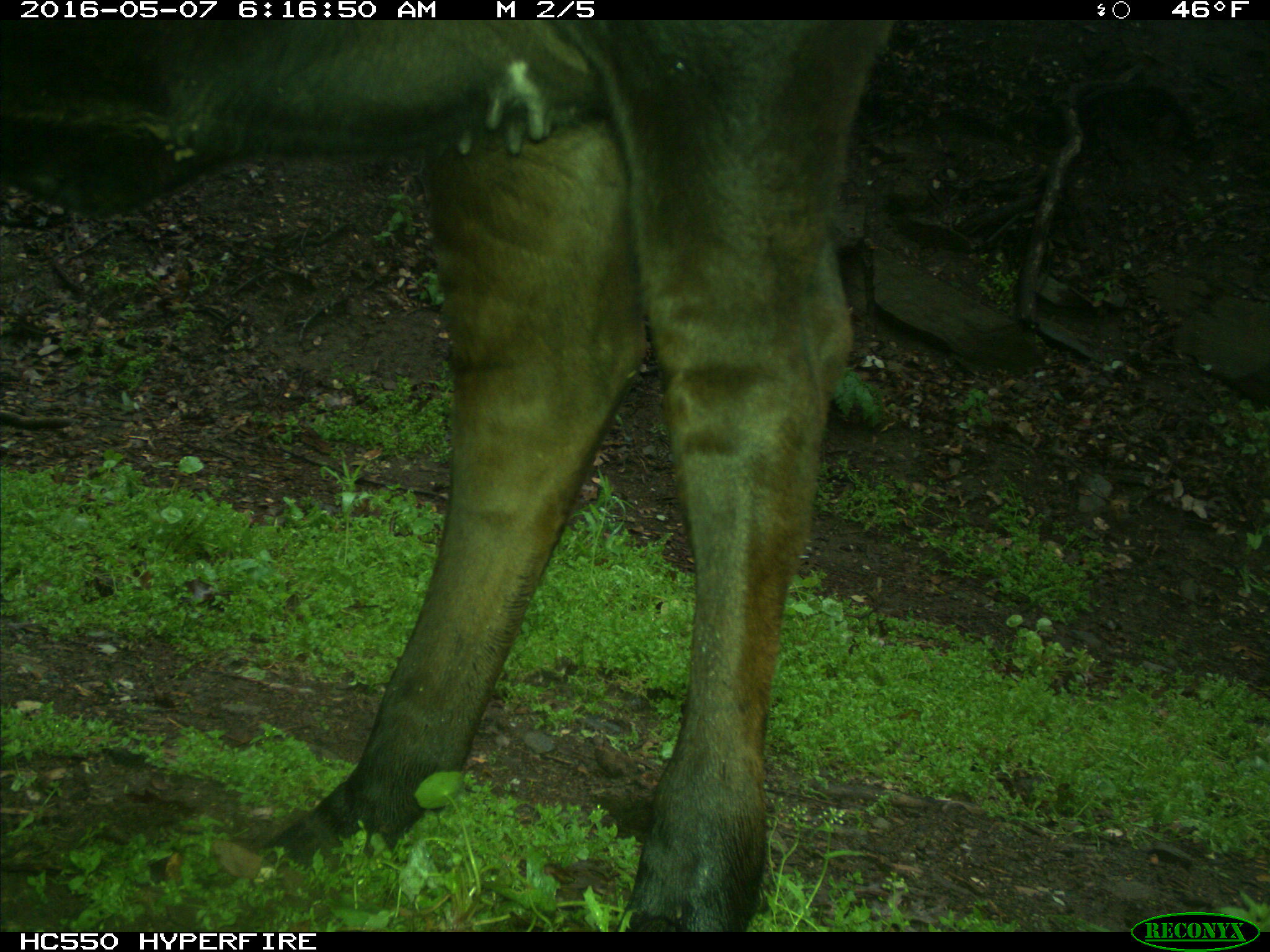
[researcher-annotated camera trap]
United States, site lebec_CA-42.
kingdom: Animalia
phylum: Chordata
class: Mammalia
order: Artiodactyla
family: Bovidae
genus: Bos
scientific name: Bos taurus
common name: domestic cow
Bos taurus (domestic cow).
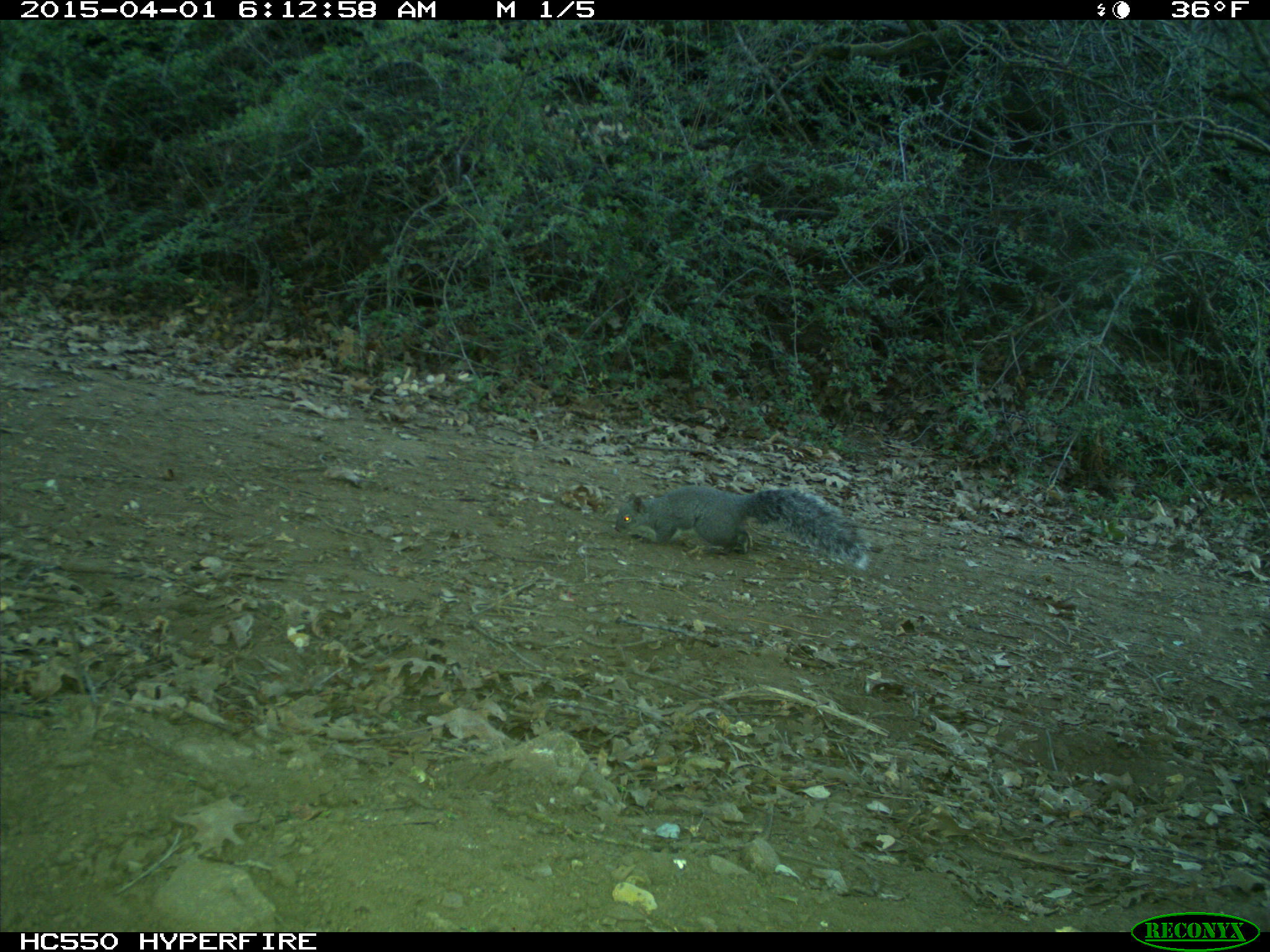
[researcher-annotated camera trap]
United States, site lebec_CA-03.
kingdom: Animalia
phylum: Chordata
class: Mammalia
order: Rodentia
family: Sciuridae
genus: Sciurus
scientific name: Sciurus carolinensis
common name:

» **Task directions**: Which of the lines in the data hold the string "States"? Report each of them by copying it.

» **Solved exercise**:
United States, site lebec_CA-42.
United States, site lebec_CA-03.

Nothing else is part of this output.